Hereditary Papillary Renal Cell Carcinoma via the MET Gene

Renal cell carcinoma (RCC) is the most common kidney cancer representing approximately 95% of all renal tumors. RCC includes three different subtypes: clear cell (ccRCC, 75% of RCC), papillary (pRCC, 10%), and chromophobe (chRCC, 5%) (Hagenkord et al. Cancer Genetics 204:285-297, 2011). Most kidney cancers occur sporadically, but approximately 2-4% of renal tumors show familial inheritance (Axwijk et al. Eur J Clin Invest 40:433-439, 2010). Hereditary Papillary Renal Cell Carcinoma (HPRCC) is the familial inheritance of papillary renal tumors, which are often multifocal and bilateral, and have a typical age of onset of 50 to 70 years (Zbar et al. J Urol 151:561– 6, 1994). Papillary renal carcinomas have been morphologically divided into small (type 1) and large (type 2) cell tumors. HPRCC leads to type 1 renal cell carcinomas. Individuals with type 1 pRCC have been shown to have significantly better survival than individuals with type 2 pRCCs. The kidney is the only organ affected in HPRCC, and although the tumors are usually well differentiated, they are malignant and can metastasize with poor prognosis. HPRCC is caused by mutations in the proto-oncogene MET, and targeting the oncogenic form with administration of tyrosine kinase inhibitors combined with conventional chemo- and radio-therapies is currently being investigated (Salvi et al. International Journal of Oncology 33: 271-276, 2008).
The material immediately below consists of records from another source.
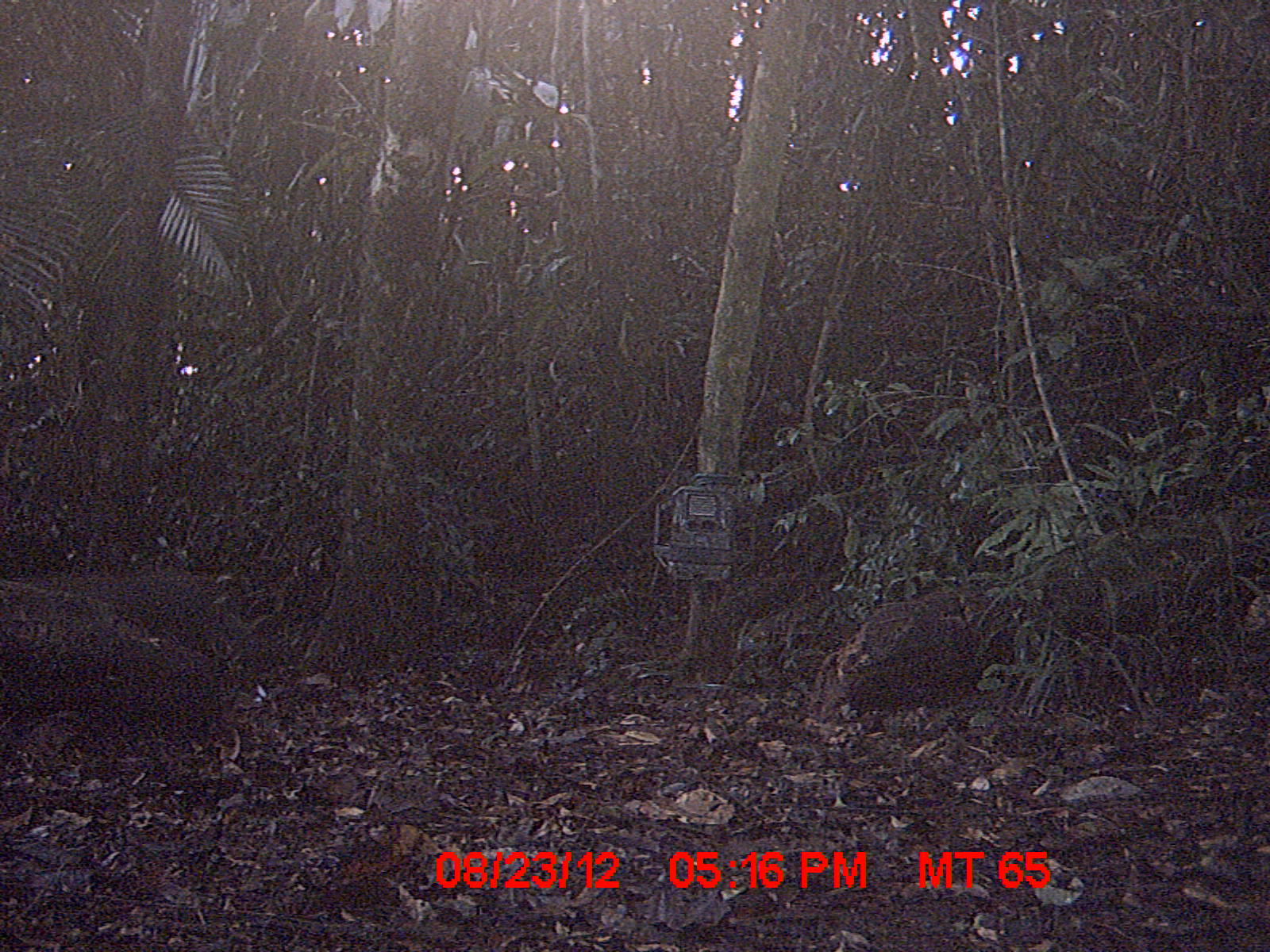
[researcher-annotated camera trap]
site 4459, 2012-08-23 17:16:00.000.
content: unidentified animal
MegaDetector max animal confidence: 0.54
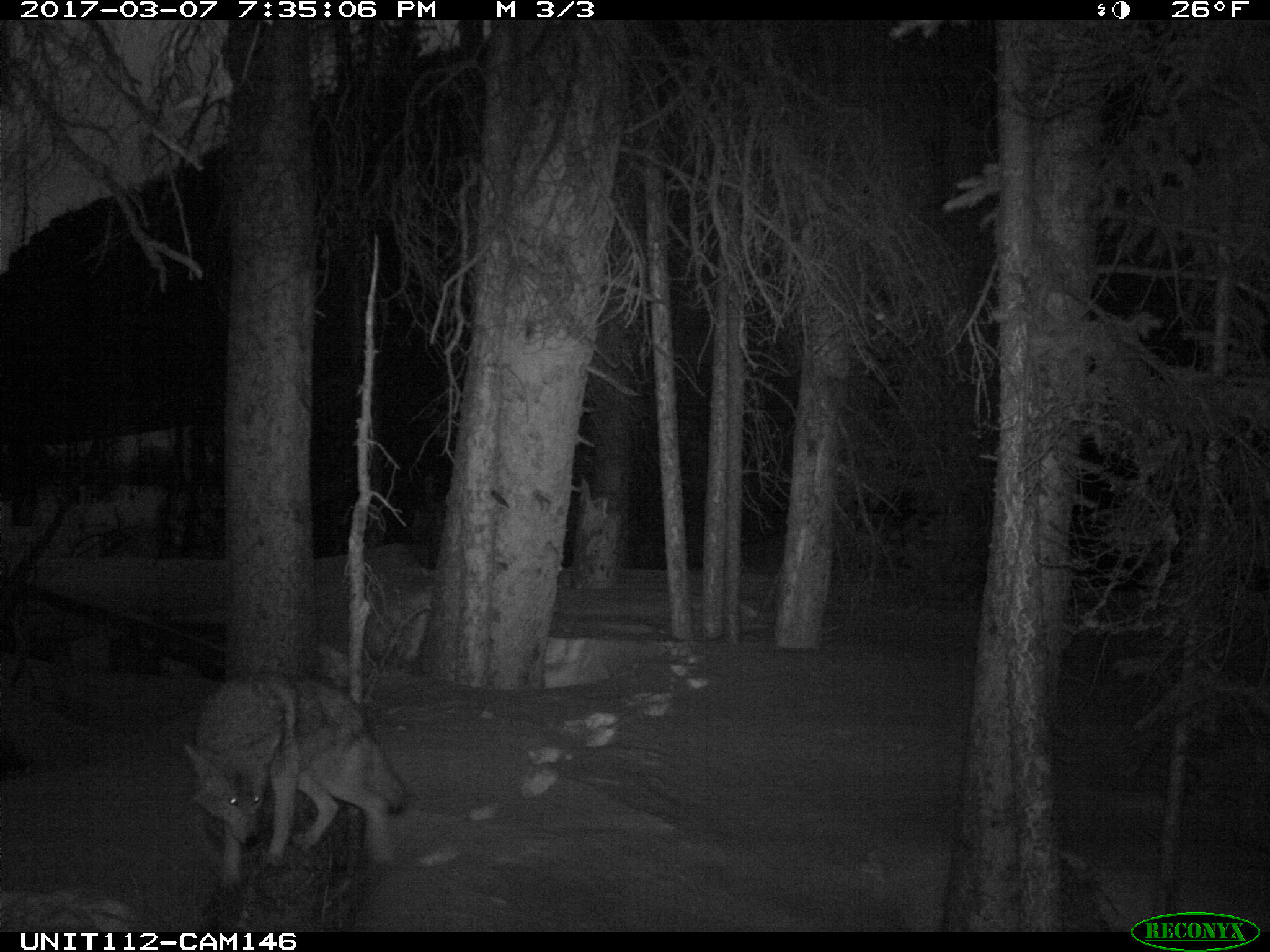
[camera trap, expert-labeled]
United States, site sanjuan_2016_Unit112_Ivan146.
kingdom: Animalia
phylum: Chordata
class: Mammalia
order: Carnivora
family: Canidae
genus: Canis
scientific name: Canis latrans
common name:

HPRCC shows an autosomal dominant pattern of inheritance and is highly penetrant. Mutations in the MET oncogene lead to ligand-independent activation of the tyrosine kinase domain of the protein, which leads to constitutive activation of the hepatocyte growth factor (HGF)/c- Met pathway (Coleman and Russo. Current Opinion in Urology 19:478–485, 2009). Gain of function mutations lead to increases in cellular proliferation, neovascularization, and cell motility. Mutations in MET are also observed in sporadic papillary renal carcinomas (Hagenkord et al. Cancer Genetics 204:285-297, 2011). Reported germline MET mutations that correlate to HPRCC are missense, and are mostly located within the tyrosine kinase domain (Salvi et al. International Journal of Oncology 33: 271-276, 2008).

Analytical sensitivity should be high because the mutations reported are readily detectable by gene sequencing. Clinical sensitivity of MET mutations in HPRCC is unknown at this time.

This test provides full coverage of all coding exons of the MET gene, plus ~10 bases of flanking noncoding DNA. We define full coverage as >20X NGS reads or Sanger sequencing.